Start of TEXT TO READ
During the three-month period ending on September 30, licensed operators doing business in Spain recorded revenues of €173.3 million, which represents a rise of more than 23.5% over the corresponding period of 2016.
More Players Means More Money
The number of active players increased by nearly 12% on a yearly basis to more than 676,000, while customers deposits amounted to €495.5 million, improving by 53.2%.
These results were achieved in spite of the reduced advertisement investments in Q4, which were down by 1.4% to €31.3 million. Bonus offers to customers rose by 13.1% to €21 million, affiliate marketing costs also increased by 38.6% to €7.5 million, while sponsorship expenses were almost twice the size when compared to 2016 (€3.15 million).
End of TEXT TO READ
Start of DATA EXCERPTS
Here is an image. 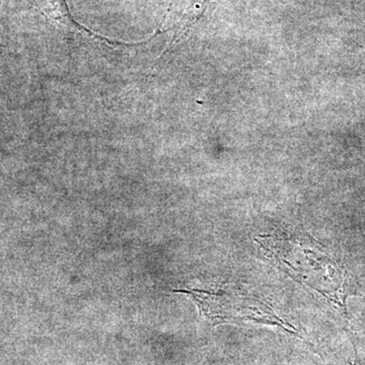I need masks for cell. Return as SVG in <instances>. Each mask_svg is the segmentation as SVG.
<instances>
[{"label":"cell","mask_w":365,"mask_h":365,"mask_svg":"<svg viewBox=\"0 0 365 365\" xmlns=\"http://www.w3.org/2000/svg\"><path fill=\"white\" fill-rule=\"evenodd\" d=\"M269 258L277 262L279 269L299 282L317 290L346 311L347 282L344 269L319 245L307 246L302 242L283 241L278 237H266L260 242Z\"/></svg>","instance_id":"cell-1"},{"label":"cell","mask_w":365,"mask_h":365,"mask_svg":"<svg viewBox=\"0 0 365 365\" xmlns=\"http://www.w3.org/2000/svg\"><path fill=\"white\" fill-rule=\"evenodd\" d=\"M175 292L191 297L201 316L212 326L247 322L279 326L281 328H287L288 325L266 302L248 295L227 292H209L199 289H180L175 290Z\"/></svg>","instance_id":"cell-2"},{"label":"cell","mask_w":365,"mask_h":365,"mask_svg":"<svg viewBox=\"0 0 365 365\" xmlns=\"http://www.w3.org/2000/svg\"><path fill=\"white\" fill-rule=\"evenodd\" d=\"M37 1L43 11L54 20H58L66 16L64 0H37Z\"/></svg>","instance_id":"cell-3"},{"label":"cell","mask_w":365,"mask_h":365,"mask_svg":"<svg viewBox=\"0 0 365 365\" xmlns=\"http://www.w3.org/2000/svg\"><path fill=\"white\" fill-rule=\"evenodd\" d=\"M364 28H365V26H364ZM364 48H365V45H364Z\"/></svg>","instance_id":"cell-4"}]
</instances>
End of DATA EXCERPTS
Start of DATA EXCERPTS
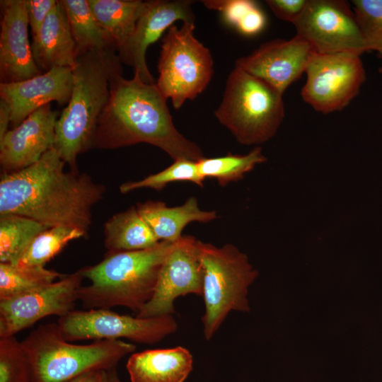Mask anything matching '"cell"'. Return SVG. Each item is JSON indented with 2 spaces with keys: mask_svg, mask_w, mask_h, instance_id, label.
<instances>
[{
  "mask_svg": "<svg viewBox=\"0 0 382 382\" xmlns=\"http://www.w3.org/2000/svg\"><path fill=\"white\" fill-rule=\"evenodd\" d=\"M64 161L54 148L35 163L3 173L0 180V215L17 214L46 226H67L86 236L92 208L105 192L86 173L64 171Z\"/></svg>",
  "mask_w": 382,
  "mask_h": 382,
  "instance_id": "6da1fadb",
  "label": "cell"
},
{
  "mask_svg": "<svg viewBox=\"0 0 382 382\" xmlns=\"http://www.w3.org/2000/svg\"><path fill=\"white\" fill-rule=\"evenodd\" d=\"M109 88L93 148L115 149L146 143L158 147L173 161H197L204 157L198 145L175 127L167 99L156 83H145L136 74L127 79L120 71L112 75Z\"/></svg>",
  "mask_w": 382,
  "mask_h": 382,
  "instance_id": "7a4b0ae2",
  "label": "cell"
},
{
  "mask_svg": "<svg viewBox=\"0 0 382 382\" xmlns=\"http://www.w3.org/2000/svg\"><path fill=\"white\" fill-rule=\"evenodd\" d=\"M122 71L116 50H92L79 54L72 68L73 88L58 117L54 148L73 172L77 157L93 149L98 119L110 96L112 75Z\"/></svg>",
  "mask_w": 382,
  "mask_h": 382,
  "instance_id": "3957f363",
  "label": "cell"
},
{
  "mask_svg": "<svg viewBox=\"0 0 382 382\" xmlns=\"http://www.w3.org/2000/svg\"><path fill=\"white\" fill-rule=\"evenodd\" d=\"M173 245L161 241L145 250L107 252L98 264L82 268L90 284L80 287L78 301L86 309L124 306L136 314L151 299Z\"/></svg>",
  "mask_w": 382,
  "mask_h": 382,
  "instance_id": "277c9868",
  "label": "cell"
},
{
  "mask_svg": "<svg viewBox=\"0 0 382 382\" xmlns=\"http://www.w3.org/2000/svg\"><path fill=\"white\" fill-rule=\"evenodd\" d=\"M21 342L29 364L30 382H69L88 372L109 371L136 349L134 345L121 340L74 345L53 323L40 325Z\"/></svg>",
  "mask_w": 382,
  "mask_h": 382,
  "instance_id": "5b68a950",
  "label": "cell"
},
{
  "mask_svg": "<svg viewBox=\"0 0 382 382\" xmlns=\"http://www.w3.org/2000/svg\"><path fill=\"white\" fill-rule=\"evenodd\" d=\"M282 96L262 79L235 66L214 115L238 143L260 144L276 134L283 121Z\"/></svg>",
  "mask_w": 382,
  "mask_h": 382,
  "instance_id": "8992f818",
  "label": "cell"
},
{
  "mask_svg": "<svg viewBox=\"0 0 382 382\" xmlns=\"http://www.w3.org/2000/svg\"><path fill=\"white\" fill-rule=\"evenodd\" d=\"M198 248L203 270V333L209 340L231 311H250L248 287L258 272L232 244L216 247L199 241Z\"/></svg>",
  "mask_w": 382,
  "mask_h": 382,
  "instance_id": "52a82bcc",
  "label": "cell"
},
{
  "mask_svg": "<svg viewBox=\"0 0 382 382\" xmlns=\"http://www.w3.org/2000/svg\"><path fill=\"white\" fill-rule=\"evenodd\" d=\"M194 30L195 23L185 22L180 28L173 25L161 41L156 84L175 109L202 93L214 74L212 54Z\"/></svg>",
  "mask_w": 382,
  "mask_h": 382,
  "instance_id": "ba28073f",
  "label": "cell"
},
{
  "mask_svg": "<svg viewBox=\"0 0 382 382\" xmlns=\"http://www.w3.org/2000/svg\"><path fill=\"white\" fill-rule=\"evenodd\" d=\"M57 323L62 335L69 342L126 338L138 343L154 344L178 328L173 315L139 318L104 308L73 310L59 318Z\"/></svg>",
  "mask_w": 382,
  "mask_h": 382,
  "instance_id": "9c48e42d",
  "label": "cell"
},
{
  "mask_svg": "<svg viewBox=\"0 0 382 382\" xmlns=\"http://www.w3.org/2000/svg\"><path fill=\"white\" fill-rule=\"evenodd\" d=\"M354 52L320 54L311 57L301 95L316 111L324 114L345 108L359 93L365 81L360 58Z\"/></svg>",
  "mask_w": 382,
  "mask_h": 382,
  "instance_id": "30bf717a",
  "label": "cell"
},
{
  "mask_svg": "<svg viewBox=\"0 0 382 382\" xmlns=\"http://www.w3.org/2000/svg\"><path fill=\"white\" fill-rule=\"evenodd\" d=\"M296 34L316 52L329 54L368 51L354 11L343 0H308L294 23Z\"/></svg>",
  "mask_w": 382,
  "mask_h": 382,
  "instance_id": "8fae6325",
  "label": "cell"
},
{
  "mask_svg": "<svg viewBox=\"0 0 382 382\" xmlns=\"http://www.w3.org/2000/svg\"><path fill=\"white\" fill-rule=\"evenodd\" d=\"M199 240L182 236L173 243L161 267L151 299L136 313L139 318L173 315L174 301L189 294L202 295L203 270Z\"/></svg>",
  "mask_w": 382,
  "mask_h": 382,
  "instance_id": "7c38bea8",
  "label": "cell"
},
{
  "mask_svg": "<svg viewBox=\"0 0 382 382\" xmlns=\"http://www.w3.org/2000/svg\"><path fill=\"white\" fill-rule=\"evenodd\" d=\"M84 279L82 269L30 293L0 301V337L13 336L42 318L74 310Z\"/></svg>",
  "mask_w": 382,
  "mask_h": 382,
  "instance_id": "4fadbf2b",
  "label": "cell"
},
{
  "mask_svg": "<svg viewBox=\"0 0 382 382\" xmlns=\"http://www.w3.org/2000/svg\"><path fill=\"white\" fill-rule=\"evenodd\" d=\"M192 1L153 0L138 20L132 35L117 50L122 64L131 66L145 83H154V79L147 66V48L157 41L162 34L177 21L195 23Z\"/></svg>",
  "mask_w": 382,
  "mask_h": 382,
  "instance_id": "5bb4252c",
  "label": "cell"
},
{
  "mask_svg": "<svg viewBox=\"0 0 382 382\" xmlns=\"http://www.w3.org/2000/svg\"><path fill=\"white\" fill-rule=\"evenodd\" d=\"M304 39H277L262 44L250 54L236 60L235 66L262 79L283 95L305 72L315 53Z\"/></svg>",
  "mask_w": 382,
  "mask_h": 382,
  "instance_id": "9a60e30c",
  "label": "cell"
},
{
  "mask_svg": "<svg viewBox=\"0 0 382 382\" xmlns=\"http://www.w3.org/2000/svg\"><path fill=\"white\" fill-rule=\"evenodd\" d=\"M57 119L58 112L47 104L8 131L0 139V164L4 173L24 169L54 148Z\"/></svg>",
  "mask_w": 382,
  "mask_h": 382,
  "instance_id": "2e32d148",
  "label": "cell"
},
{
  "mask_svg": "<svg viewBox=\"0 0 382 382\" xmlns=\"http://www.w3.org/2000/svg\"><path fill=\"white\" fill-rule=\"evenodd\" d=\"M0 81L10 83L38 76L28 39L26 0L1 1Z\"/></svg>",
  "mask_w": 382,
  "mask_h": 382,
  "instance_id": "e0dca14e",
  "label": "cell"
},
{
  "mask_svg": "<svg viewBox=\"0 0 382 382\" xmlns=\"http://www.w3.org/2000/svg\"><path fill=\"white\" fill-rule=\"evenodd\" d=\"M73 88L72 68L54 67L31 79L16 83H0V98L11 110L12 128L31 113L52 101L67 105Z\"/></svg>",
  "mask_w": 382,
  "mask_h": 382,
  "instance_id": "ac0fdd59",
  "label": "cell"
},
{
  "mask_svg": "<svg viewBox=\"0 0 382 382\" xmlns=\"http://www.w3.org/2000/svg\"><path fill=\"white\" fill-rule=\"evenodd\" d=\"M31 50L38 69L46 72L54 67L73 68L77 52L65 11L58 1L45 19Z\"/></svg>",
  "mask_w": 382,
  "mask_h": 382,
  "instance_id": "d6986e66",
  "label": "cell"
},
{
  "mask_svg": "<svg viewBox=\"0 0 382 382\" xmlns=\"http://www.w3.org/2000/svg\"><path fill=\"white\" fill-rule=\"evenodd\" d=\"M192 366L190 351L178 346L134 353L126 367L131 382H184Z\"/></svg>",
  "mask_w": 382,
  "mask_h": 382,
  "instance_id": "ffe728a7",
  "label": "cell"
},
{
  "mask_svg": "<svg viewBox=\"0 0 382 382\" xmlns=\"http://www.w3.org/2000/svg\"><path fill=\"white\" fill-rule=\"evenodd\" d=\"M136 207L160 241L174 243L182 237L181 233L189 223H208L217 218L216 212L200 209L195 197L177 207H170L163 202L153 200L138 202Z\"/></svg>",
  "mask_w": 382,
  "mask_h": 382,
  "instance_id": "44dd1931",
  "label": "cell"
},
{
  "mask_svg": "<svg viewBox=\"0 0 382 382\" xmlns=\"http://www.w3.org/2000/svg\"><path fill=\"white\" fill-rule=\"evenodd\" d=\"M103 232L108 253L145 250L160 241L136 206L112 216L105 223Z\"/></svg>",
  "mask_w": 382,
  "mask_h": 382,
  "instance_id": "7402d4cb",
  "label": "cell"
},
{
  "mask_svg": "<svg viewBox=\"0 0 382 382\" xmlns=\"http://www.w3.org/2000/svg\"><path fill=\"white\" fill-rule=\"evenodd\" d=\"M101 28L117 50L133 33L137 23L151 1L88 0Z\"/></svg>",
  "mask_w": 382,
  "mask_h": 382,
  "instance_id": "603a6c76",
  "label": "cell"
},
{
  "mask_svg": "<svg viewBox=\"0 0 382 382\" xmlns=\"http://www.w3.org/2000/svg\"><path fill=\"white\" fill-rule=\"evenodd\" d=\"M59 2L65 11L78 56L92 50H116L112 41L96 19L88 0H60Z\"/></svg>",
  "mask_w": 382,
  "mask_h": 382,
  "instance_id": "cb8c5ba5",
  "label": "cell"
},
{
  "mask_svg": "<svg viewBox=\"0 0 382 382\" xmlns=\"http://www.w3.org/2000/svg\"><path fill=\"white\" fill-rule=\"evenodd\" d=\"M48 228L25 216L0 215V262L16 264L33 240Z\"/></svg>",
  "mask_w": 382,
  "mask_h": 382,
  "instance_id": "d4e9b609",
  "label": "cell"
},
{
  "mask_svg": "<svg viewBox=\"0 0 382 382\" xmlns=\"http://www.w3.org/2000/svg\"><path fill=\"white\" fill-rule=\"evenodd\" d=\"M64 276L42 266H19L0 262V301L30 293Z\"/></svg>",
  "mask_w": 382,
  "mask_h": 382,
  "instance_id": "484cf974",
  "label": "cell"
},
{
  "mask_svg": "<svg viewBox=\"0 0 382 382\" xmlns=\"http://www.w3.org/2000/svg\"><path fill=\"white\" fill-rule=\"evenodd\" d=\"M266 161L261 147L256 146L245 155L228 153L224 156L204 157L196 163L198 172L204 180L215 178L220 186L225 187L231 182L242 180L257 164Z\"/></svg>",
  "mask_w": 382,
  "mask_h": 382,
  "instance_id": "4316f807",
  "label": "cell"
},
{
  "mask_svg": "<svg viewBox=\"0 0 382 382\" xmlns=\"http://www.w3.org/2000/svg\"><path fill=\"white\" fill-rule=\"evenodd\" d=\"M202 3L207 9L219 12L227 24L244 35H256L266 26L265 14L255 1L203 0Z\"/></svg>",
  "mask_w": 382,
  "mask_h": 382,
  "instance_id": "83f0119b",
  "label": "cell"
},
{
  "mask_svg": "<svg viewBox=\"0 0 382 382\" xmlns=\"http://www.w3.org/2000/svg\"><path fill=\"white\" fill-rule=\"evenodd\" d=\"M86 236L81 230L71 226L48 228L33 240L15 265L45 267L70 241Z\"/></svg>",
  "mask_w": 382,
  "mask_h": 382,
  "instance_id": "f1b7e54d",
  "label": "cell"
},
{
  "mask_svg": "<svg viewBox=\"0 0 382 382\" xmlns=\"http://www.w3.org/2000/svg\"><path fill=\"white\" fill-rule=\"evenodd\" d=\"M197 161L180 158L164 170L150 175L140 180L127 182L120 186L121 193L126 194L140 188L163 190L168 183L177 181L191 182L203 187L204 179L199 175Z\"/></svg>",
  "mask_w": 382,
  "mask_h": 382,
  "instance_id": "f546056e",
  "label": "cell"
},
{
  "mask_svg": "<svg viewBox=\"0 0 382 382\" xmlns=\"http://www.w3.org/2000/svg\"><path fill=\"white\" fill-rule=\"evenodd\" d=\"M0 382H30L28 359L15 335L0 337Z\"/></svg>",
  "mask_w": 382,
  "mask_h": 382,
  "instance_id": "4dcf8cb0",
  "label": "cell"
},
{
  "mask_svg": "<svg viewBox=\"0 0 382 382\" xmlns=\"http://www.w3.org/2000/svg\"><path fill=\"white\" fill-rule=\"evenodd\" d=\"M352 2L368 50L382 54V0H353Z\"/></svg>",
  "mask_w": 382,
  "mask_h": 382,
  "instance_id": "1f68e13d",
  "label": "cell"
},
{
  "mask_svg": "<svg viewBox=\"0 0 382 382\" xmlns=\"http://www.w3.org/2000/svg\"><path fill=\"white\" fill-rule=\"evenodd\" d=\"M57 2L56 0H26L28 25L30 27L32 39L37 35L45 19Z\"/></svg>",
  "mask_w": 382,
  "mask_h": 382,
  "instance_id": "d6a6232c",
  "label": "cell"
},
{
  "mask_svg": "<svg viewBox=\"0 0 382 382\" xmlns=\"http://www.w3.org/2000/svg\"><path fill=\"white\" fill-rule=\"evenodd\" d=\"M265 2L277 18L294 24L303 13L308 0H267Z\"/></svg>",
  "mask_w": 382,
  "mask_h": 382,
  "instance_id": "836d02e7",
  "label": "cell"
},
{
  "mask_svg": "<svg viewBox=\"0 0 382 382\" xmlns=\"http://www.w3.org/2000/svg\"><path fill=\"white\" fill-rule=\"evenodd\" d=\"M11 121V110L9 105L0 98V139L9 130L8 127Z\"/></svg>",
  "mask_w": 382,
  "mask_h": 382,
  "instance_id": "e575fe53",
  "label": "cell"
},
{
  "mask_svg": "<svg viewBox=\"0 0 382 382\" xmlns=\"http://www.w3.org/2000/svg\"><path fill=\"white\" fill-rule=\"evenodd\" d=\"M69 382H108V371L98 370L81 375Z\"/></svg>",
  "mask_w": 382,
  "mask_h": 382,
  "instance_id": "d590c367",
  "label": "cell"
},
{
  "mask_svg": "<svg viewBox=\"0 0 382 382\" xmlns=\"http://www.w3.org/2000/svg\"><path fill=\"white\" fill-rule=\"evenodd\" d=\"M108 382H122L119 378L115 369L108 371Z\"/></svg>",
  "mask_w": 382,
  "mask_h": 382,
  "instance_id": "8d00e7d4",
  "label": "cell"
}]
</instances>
End of DATA EXCERPTS
Start of DATA EXCERPTS
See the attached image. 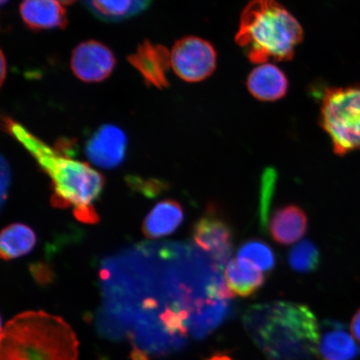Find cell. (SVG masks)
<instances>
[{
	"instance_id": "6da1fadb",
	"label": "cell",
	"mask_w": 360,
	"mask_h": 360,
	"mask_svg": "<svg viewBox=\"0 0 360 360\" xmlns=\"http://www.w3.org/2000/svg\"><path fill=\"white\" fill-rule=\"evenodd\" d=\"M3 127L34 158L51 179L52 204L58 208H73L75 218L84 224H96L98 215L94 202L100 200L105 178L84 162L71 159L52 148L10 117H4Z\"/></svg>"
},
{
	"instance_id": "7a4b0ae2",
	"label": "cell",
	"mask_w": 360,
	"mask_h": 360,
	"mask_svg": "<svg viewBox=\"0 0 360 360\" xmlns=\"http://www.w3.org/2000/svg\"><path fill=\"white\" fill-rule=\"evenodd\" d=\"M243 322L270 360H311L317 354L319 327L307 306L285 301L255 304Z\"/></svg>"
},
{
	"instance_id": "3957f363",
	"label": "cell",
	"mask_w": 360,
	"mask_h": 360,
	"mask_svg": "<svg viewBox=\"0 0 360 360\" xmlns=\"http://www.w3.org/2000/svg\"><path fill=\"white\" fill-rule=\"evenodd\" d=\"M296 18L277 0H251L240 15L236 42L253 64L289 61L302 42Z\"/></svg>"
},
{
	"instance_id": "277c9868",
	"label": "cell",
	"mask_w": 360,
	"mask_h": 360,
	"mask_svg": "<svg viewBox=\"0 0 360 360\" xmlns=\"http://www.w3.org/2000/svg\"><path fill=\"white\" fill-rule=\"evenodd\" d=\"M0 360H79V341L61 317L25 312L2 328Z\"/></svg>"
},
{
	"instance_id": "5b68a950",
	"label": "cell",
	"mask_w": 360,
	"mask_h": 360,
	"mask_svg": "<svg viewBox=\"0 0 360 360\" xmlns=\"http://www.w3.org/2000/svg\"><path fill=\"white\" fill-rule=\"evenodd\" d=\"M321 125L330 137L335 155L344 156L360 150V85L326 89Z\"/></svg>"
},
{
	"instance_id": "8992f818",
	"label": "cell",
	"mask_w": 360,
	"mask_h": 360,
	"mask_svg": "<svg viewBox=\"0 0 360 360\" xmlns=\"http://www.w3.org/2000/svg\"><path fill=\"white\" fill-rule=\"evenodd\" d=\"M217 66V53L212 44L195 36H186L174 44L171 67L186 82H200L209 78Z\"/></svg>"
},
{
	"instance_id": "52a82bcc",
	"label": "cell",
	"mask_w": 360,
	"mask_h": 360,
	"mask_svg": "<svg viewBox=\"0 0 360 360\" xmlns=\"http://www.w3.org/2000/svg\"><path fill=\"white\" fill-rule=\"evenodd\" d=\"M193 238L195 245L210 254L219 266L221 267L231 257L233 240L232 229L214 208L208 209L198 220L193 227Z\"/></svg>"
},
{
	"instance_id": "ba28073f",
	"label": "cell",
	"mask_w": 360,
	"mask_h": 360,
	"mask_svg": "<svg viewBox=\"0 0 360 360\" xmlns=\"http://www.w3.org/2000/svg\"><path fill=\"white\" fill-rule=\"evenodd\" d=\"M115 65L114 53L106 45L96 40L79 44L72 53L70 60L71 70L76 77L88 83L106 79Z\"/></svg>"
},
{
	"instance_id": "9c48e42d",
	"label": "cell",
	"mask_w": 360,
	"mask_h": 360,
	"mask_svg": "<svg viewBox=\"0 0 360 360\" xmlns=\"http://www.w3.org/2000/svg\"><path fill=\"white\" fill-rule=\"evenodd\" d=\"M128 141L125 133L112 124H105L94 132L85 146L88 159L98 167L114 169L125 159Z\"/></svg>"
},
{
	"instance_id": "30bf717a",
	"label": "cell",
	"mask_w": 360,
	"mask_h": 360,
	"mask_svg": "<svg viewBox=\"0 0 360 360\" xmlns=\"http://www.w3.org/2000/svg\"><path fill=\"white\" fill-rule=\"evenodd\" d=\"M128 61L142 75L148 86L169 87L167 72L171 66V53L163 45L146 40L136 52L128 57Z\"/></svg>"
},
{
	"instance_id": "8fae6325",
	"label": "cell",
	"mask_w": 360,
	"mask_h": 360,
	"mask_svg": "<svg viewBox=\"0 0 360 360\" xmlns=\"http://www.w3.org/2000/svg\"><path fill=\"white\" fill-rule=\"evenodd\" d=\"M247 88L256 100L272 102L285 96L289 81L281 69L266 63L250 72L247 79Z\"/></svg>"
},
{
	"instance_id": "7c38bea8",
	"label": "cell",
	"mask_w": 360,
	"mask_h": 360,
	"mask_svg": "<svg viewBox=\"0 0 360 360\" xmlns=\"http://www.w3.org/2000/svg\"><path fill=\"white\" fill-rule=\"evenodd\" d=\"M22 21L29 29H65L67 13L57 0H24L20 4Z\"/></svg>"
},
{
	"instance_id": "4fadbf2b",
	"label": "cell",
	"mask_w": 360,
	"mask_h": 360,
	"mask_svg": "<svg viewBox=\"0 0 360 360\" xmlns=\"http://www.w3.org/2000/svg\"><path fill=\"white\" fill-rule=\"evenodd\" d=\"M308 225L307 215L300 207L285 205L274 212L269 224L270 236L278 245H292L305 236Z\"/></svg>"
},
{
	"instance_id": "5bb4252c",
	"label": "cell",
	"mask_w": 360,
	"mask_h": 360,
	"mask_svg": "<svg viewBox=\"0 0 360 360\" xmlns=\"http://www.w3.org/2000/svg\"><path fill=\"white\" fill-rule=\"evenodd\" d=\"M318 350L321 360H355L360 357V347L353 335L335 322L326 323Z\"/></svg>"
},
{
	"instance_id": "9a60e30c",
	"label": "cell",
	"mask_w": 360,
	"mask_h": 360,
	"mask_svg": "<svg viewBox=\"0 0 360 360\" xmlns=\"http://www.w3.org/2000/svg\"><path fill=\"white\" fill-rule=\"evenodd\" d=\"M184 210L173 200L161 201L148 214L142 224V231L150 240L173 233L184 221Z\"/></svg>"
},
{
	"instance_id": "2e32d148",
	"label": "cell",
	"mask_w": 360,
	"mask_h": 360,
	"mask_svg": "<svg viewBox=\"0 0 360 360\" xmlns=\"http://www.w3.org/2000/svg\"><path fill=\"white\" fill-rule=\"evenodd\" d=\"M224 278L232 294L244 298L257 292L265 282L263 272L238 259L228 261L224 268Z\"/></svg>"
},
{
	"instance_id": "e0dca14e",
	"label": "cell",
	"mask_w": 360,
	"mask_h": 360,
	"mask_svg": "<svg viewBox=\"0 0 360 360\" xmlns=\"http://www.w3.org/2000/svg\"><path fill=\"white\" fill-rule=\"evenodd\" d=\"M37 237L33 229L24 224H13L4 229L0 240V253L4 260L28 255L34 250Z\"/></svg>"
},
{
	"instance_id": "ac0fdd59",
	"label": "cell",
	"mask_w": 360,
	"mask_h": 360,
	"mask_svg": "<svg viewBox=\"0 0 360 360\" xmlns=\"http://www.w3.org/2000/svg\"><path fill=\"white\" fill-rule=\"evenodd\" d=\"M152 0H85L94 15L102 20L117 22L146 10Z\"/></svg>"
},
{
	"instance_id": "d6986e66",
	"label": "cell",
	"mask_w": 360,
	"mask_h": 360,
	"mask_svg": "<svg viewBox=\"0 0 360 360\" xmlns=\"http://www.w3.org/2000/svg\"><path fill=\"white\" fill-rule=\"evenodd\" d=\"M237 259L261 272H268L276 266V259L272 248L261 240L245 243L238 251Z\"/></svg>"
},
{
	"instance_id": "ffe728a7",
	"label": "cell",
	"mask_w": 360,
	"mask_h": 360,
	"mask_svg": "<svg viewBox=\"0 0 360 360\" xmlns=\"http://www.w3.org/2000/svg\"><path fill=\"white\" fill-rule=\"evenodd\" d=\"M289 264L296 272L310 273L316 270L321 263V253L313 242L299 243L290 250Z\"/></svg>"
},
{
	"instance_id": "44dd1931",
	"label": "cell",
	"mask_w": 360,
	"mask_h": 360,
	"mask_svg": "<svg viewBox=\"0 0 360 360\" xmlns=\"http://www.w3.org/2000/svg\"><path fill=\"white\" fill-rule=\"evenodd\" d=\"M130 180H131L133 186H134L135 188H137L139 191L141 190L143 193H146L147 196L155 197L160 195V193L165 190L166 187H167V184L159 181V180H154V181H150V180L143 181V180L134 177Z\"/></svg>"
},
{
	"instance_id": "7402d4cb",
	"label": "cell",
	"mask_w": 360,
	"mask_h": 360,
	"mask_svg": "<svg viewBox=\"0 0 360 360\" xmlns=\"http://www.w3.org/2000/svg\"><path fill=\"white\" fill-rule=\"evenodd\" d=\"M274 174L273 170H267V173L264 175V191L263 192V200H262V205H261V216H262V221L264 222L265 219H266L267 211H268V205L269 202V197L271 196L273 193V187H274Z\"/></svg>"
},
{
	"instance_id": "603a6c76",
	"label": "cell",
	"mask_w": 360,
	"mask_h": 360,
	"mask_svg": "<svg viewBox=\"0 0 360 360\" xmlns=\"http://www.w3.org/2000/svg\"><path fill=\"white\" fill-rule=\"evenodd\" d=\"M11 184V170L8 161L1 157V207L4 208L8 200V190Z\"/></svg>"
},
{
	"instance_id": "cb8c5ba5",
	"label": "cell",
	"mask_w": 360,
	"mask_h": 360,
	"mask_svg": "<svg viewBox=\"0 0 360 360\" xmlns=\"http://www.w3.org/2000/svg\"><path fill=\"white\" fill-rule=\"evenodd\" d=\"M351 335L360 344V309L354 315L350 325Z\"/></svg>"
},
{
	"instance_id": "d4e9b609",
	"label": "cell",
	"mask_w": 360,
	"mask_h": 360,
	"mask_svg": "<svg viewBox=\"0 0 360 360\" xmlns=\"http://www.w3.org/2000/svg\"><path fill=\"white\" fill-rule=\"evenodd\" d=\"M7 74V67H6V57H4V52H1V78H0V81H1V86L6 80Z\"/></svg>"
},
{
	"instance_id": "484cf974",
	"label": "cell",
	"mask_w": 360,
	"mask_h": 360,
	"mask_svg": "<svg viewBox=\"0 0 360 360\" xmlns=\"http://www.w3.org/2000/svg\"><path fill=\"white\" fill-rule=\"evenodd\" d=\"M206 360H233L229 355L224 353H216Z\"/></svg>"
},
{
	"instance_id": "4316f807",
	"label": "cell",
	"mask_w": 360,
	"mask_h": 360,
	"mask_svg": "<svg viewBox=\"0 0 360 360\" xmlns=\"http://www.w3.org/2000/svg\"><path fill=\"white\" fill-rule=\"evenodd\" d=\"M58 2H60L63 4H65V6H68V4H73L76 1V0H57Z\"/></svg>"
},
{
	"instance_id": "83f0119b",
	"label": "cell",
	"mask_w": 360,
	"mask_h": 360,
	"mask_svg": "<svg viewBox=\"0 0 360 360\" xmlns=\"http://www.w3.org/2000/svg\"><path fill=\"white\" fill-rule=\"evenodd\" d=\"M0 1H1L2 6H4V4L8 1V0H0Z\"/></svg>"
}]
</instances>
End of DATA EXCERPTS
> GOAL: Could you continue the passage above on the quarterly revenue of Spain's licensed gaming operators, starting right after its last sentence?

> WRITTEN REPLY:
When it comes to individual verticals, casino spending spiked by almost 48% to a staggering €1.77 million, accounting for nearly half (49.9%) of the country’s overall turnover. Sports betting was the runner-up among online verticals, improving by 5.2% and taking home €1.34 billion for a 37.7% share of the turnover.
Strong Performance Across Key Verticals
Sports betting recorded an impressive 48.5% rise to €103.6 million, while casino revenue improved by 37.4%, reaching €49.4 million.
Live betting was very popular among the Spanish players, accounting for 51% of the overall betting revenue. When it comes to casinos products, slots accounted for 52% of the casino revenue, followed by live and conventional roulette with 35.4% share of the vertical’s revenue.
The total online poker spending increased by 15.5% to €411.6 million, with a rise of 5% in poker revenue to €15.5 million. According to available information, a 2.2% increase in tournament fees was responsible for these results, since cash game stakes recorded a drop of 2.6% when compared to the same period of 2016.
More improvements are expected to come as a direct result of the recently launched shared liquidity between the regulated markets of Spain and France.